Today: kids enjoying first official day of no school. They are currently — all of them — barricaded in an upstairs bedroom, dressed in costumes, making a movie using our little digital camera based on a book everyone finds funny: “Weird Things Customers Say in Bookstores.”
Which leaves me free to write this blog post, process photos, and start wrapping presents. Before dentist-time.
xo, Carrie
Blessed
I spent part of this morning at a friend’s annual solstice breakfast, a neighbourhood gathering of women friends, many of us known to each other for a decade or more, and I think the feeling around the table this morning was gratitude for the deepening of friendships over time, and the welcoming of new friendships, too.

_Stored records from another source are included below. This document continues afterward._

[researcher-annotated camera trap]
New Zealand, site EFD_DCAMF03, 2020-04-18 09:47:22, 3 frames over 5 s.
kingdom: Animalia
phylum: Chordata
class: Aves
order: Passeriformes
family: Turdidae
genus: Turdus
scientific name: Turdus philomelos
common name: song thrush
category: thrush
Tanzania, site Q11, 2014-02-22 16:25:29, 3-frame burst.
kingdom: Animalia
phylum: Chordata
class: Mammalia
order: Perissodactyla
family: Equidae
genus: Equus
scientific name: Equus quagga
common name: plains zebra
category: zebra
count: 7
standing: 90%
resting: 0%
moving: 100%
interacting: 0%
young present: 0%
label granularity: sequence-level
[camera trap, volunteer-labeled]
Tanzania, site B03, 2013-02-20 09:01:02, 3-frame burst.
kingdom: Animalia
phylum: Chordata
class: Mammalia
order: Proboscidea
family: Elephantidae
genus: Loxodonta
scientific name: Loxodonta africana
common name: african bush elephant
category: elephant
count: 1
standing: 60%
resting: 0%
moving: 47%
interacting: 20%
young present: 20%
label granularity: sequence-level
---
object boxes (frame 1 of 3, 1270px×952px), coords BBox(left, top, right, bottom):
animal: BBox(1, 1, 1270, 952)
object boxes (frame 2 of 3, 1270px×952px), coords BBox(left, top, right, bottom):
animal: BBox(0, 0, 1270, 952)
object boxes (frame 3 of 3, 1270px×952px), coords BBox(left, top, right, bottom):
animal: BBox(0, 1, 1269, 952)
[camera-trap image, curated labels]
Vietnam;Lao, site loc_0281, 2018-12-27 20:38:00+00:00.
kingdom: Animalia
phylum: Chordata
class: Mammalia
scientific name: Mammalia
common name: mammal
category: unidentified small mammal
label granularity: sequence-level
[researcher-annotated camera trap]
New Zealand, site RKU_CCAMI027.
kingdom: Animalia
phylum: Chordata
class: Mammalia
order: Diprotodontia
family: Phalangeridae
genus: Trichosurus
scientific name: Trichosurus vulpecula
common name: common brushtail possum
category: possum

Kevin and I landed by chance in this neighbourhood eleven years ago; we knew one couple who lived nearby (she was there this morning too). I wouldn’t have even known what to hope for at the time, much less could I have imagined how the move would shape our lives–our daily lives and our lives as they’ve unfolded and continue to unfold through all of the stages and seasons. My own childhood was very different from the childhood I’ve chosen to give to my own kids. There are upsides and downsides to both. I moved often as a kid, changed schools often, had to make new friends, find ways to fit in, and say goodbye, often. I remember relishing the adventures. It was sometimes hard to be the outsider, but I also became almost effortlessly adaptable, a natural observer and mimic; and also effortlessly open to adventure, my mind full of possibilities and dreams, open to new places, cultures, languages. It was a lucky childhood for a writer, and perhaps it made me into one. My own children know what I didn’t know, and what I sometimes longed for — friendships predating memory, continuity of ritual and landscape and seasons, the stability of rootedness.
I didn’t know what moving to this neighbourhood would give me. But maybe I intuited the possibilities. It is so good to be a part of a community. We went around the table this morning, each naming what we were grateful for. I felt grateful that friends continue to invite and include me, even though I’ve been missing-in-action so much of this year, often too tired or simply not present, not available to come and share the friendship. I recognize how important presence is to friendship. I’m so grateful to be invited to the table.
This may sound ever so slightly off-topic, but bear with me. There are times when I’m overwhelmed by fear or sadness. And I ask, in those moments, what comforts me? The answer is friendship. Even if I don’t always choose to reach out, I know in my bones that help and support would flood in my direction if I were to call out in need, just as I would offer the same. To be part of a community is to know, to trust, I’m not alone. We’re not alone.
I can’t think of a greater comfort.
I hope for you the same.
xo, Carrie
PS My two-word letter to my younger self is up on the 4Mothers blog today. An interesting and challenging exercise, if you want to try it too.